Could you return, exactly as written, every line from the one containing "15.7in/40cm" through the last line of the entries below, leaving out the pictures?

○ ○ ○ ○

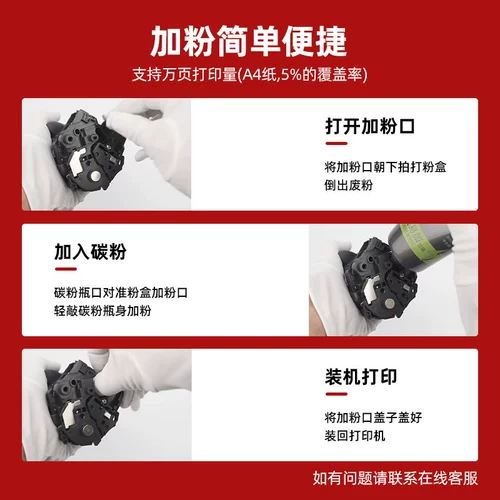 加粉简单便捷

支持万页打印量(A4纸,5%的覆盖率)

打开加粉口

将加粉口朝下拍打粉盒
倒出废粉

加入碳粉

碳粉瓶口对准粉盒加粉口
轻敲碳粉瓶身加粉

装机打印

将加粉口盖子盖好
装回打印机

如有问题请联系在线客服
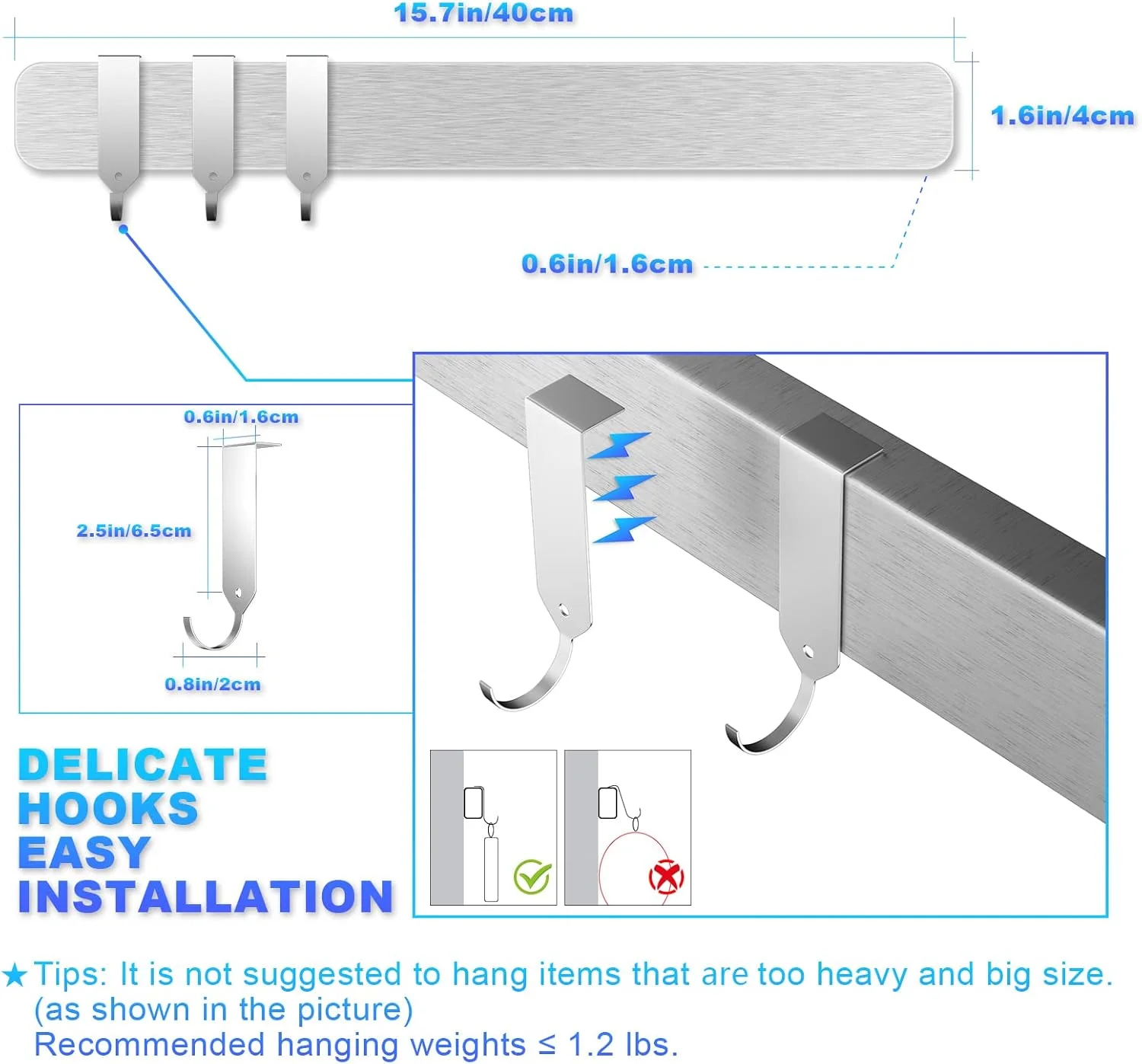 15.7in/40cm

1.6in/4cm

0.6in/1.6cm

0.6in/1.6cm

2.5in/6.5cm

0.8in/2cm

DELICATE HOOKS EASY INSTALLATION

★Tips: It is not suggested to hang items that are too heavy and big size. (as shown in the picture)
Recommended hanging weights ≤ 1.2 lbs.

○ ○ ○ ○

REPLY:
 15.7in/40cm

1.6in/4cm

0.6in/1.6cm

0.6in/1.6cm

2.5in/6.5cm

0.8in/2cm

DELICATE HOOKS EASY INSTALLATION

★Tips: It is not suggested to hang items that are too heavy and big size. (as shown in the picture)
Recommended hanging weights ≤ 1.2 lbs.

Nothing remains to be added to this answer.